*Exercices proposés*
1/ Recopiez fidèlement le récit de course, de « Jacques Valer, le » à « ce travail collectif. ».
2/ Reproduisez mot pour mot chacune des lignes de tous les enregistrements, en laissant les images de côté.

Jacques Valer, le premier artisan de cette victoire !
Comme toujours, une course se gagne bien avant le coup de canon : pour nous, avec Alexis, la course était lancée depuis le Spi Ouest France où nous avions découvert notre nouveau jouet … et compris que nous avions un avion de chasse entre les mains ! Avec trois manches gagnées sur quatre dans toutes les conditions, on a vite compris qu’on aurait la machine parfaite pour le Fastnet.
En amont de tout cela, il y a eu des mois de travail à la planche à dessin pour Jacques et pour JB qui modélise et assure le design, puis par les équipes du chantier pour modeler les préformes, fabriquer les moules et lancer le premier bateau en production. Chacun a donné le meilleur sur toute la chaîne et une bonne part du boulot était déjà assurée par ce travail collectif.
Au départ de Cowes, notre ami James Hynes — qui court sur le fameux Yes d’Adam Gosling — se met en quatre pour nous aider : une place à la marina du Squadron, les clés de la villa d’Adam sur le port de Cowes, un appui technique quand nous avions le moindre soucis … Pendant que je peaufine la préparation du bateau, Alexis prépare la météo avec Mino (Dominique Vittet) et commence à affiner les routages jusqu’au matin du départ. Le vent va être bien dans le nez jusqu’au Fastnet, avec très peu d’occasions de choquer les écoutes. En revanche, le retour a l’air favorable avec du portant autour de 18-20 nœuds jusqu’à Cherbourg, même si les angles seront bien abattus.
Top départ !
Samedi, 12h40. Le départ est lancé ! On assure un bon placement mais sans risque, car la pénalité en cas de départ prématuré est de 2 heures. Le vent souffle entre 10 et 18 nœuds avec beaucoup de shifts. Les premiers croisements sont moyens, mais on se remet dans une bonne spirale avant la sortie du Solent. Les favoris sont tous là aux avants postes : Lann Ael 3, Solenn, Pilou et Laudato, mais aussi le Pogo RC Aruba et le X41 danois.
Au goulet de sortie du Solent, le courant pousse fort contre le vent et lève une mer courte, d’autant plus que le vent grimpe à plus de 20 nœuds. Avec déjà 30 virements dans les pattes, j’ai bien chaud malgré le crachin anglais, et nous n’avons pas trop de temps pour contempler le spectacle fabuleux de ces centaines de bateaux qui croisent dans tous les sens.

*Données fournies*
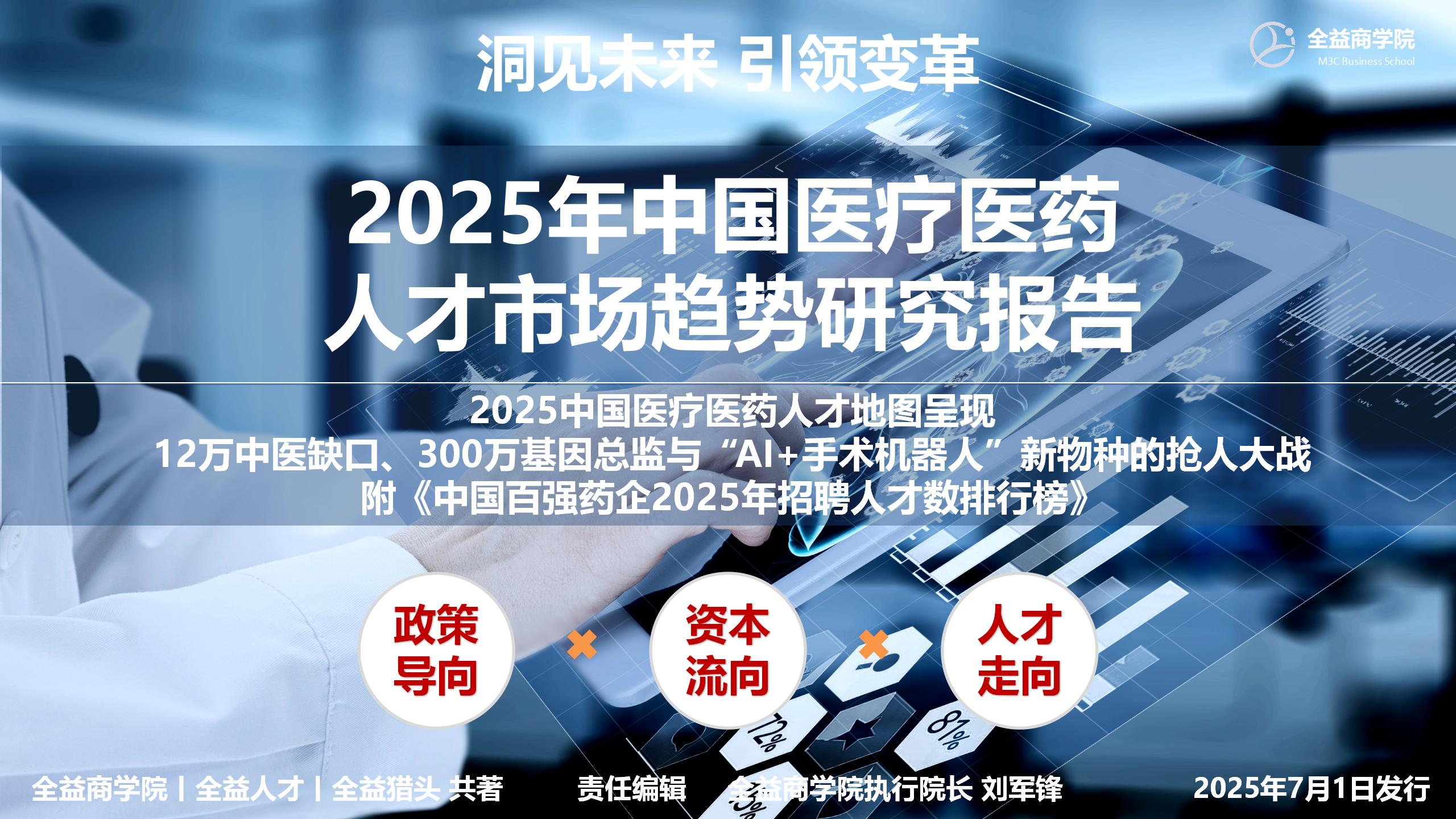 全益商学院携手全益猎头、全益人才联合发布《2025中国医疗医药人才地图》  ——12万中医缺口、300万基因总监与“AI+手术机器人”新物种的抢人大战全景揭幕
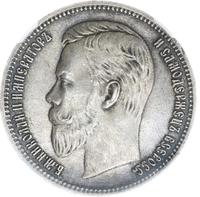 1 рубль 1910 года ЭБ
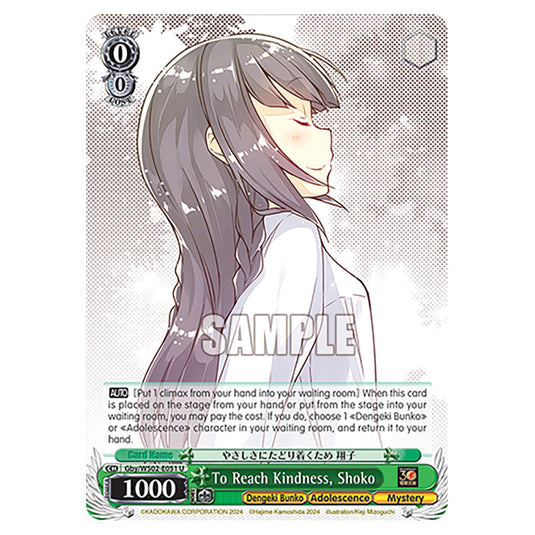 To Reach Kindness, Shoko Gby/WS02-E051 card from the Weiss Schwarz set Dengeki Bunko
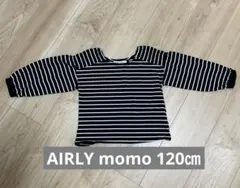 AIRLY momo 長袖カットソー 120 黒白ストライプ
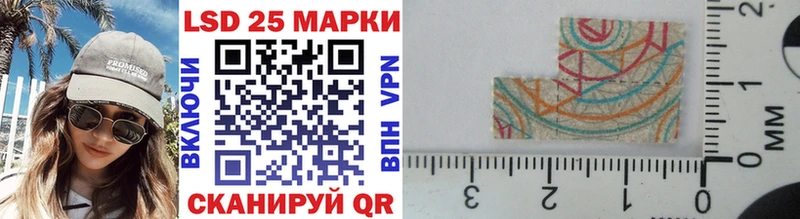 Марки N-bome 1,8мг  где купить наркотик  Сургут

*Liste des réponses*
1/
Jacques Valer, le premier artisan de cette victoire !
Comme toujours, une course se gagne bien avant le coup de canon : pour nous, avec Alexis, la course était lancée depuis le Spi Ouest France où nous avions découvert notre nouveau jouet … et compris que nous avions un avion de chasse entre les mains ! Avec trois manches gagnées sur quatre dans toutes les conditions, on a vite compris qu’on aurait la machine parfaite pour le Fastnet.
En amont de tout cela, il y a eu des mois de travail à la planche à dessin pour Jacques et pour JB qui modélise et assure le design, puis par les équipes du chantier pour modeler les préformes, fabriquer les moules et lancer le premier bateau en production. Chacun a donné le meilleur sur toute la chaîne et une bonne part du boulot était déjà assurée par ce travail collectif.

2/
 全益商学院携手全益猎头、全益人才联合发布《2025中国医疗医药人才地图》  ——12万中医缺口、300万基因总监与“AI+手术机器人”新物种的抢人大战全景揭幕
 1 рубль 1910 года ЭБ
 To Reach Kindness, Shoko Gby/WS02-E051 card from the Weiss Schwarz set Dengeki Bunko
 AIRLY momo 長袖カットソー 120 黒白ストライプ
 Марки N-bome 1,8мг  где купить наркотик  Сургут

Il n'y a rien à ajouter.